Jaja argumentava que, quando um indivíduo permanecia em determinado território por algumas décadas, naturalmente se tornava cidadão do Estado. Os migrantes eram aceitos e respeitados como os locais. Tinham as mesmas vantagens, apesar de não existir nenhuma documentação oficial de cidadania no passado. Jessa tentava convencer o filho a não entrar com a ação na Justiça.

Entretanto, Jaja estava inflexível e deu entrada ao processo. Dizia ao pai que a denúncia pública sobre o seu clã era deplorável.

- Amanhã, procurarei obter informações na aldeia - declarou Jaja. - Traçarei nossas origens.

No dia seguinte, Jessa saiu para um passeio noturno. Ao retornar, seu filho estava esperando na sala. Jaja se levantou e colocou o pai sentado, encostando a bengala dele na parede.

- Onde esteve? - Jaja perguntou. - Parece exausto. Vou pegar um copo d´água pro senhor.

Jessa bebeu a água vagarosamente até o final. Jaja pegou o copo e o colocou sobre a mesa.

- Obrigado, filho. O que descobriu? Você ficou muito tempo fora.

Pegou sua caixa de rapé e colocou um pouco do pó nas narinas. Espirrou e beliscou o nariz.

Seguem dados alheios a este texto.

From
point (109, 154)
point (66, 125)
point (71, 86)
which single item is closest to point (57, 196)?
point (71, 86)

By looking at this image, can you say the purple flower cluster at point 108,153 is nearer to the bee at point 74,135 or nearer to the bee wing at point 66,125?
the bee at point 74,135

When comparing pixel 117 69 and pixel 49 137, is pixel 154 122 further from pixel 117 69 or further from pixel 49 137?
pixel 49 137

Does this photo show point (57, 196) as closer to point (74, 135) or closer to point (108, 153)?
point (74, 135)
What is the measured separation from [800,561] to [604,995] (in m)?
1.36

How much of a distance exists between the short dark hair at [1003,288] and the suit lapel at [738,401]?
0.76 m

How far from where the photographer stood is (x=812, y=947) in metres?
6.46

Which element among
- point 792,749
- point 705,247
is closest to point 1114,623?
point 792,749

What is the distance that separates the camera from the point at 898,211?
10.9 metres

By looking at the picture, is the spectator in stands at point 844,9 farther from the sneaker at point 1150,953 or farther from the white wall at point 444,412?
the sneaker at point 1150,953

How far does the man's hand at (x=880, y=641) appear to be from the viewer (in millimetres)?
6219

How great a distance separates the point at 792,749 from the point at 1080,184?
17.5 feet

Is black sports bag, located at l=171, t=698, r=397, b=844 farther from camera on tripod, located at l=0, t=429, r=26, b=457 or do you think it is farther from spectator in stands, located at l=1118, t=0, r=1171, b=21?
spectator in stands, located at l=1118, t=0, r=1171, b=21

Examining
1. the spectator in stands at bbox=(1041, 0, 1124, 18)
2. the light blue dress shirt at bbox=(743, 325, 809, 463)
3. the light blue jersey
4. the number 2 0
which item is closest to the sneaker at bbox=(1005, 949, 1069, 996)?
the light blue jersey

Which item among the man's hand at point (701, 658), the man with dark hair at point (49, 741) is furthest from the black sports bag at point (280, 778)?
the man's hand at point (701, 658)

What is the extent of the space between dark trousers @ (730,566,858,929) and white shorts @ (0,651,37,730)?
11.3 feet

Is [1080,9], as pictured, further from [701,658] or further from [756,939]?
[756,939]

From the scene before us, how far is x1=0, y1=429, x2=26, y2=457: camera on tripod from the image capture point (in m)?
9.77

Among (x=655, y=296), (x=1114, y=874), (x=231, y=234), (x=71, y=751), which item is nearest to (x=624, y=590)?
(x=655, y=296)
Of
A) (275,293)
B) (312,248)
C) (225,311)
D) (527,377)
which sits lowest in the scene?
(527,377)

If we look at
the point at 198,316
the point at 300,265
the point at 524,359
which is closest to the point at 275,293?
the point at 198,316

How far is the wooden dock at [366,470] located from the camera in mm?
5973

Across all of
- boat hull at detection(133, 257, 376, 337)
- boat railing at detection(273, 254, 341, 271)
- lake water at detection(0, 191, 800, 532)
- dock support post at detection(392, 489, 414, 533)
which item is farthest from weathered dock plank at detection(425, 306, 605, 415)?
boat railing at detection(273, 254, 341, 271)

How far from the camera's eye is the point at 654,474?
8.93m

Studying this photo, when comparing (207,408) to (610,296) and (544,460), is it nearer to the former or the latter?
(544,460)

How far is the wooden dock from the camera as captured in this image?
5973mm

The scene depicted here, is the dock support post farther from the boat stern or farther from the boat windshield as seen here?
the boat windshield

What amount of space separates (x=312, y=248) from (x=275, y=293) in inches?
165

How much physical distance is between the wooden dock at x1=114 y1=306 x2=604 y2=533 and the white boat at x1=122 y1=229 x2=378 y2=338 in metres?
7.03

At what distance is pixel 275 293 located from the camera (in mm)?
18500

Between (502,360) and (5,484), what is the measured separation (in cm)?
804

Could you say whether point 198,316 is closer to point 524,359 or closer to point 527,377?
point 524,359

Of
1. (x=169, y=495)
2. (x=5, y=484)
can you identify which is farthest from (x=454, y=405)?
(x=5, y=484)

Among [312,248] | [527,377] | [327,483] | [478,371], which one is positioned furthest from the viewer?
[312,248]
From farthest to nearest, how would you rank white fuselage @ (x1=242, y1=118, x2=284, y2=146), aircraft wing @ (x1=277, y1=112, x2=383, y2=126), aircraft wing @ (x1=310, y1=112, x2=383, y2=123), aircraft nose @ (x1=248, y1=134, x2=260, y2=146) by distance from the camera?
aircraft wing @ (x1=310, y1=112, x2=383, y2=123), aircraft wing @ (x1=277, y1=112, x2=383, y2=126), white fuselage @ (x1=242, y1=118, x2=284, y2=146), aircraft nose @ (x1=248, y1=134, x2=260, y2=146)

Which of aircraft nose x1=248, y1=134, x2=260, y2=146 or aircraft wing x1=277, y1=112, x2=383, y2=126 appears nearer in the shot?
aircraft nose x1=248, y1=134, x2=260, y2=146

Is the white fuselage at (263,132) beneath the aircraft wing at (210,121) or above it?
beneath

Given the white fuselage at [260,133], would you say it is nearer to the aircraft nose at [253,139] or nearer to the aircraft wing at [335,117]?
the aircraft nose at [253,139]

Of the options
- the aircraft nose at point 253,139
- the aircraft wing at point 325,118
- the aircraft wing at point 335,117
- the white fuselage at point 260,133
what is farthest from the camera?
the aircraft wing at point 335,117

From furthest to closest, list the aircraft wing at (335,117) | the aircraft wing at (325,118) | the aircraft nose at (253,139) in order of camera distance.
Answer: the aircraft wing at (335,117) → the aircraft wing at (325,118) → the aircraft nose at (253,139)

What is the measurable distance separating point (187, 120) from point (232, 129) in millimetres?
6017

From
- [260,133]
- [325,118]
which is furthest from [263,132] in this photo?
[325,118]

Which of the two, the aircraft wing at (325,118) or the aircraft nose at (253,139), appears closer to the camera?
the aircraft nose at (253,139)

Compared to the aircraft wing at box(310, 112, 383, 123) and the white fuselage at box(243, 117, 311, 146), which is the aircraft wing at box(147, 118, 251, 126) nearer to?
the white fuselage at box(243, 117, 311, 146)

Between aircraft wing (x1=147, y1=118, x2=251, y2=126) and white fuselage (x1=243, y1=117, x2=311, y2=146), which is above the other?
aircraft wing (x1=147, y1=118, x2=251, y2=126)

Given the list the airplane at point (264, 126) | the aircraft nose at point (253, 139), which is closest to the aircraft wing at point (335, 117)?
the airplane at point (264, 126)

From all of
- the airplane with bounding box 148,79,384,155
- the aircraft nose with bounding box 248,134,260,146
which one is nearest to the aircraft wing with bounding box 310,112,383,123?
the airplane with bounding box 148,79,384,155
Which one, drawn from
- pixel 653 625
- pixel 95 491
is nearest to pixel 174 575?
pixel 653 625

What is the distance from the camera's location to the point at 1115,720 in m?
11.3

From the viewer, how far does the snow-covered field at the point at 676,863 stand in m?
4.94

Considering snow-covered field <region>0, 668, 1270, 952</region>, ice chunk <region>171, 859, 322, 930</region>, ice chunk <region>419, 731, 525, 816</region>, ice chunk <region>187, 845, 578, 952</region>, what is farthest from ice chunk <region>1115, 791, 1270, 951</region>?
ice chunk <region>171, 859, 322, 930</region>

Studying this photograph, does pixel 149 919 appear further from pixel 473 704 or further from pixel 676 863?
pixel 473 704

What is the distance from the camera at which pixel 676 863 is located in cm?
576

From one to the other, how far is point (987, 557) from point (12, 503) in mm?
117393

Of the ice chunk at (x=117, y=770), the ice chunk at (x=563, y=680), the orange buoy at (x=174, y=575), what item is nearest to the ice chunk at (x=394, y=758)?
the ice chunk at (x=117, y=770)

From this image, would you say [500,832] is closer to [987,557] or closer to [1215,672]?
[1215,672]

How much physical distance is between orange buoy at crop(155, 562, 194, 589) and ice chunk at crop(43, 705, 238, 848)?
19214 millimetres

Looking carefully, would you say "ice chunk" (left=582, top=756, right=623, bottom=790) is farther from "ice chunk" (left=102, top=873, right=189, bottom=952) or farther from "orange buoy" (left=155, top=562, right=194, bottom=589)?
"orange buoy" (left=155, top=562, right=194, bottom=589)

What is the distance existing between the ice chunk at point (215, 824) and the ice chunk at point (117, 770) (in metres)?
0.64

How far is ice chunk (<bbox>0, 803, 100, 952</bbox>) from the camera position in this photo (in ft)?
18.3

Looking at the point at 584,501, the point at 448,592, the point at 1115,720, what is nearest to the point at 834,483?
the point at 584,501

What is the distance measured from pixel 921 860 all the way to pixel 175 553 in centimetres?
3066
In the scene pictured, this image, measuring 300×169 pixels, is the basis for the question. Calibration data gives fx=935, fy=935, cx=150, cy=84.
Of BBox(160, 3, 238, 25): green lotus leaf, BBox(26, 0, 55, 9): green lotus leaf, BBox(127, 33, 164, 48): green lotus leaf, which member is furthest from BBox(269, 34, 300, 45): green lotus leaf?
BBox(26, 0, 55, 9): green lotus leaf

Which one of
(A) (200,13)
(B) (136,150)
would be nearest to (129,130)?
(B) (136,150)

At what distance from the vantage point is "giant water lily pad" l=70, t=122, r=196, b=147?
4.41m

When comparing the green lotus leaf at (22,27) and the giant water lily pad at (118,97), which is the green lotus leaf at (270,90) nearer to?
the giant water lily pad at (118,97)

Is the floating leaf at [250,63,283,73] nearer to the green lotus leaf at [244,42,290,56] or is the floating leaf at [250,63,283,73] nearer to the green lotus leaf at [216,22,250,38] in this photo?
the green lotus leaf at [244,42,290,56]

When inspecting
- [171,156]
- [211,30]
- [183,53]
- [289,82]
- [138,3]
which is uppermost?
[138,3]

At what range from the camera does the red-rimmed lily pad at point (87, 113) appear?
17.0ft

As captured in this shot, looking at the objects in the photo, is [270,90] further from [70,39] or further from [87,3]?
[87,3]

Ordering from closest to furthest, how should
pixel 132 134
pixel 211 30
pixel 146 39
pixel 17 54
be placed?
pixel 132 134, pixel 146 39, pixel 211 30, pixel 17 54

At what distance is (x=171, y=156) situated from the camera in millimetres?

- Pai, tracei nossa genealogia até Ebito. Fica a quatro aldeias de Jagua. Foi de lá que seu bisavô migrou. As pessoas me receberam com carinho. Pai, eles reconheceram a marca de nascença na minha bochecha. Disseram que o seu bisavô tinha a mesma marca.

Jessa acenou com a cabeça, nervosamente.

- Irei para lá e construirei uma casa; uma nova casa para nós - afirmou Jaja.

Jessa não estava contente com essa notícia. Ele não queria deixar Jagua. Essa terra era patrimônio dele. Por que construir uma nova casa tão cedo? Pensou, preocupado. Pegou o copo e o colocou entre as pernas.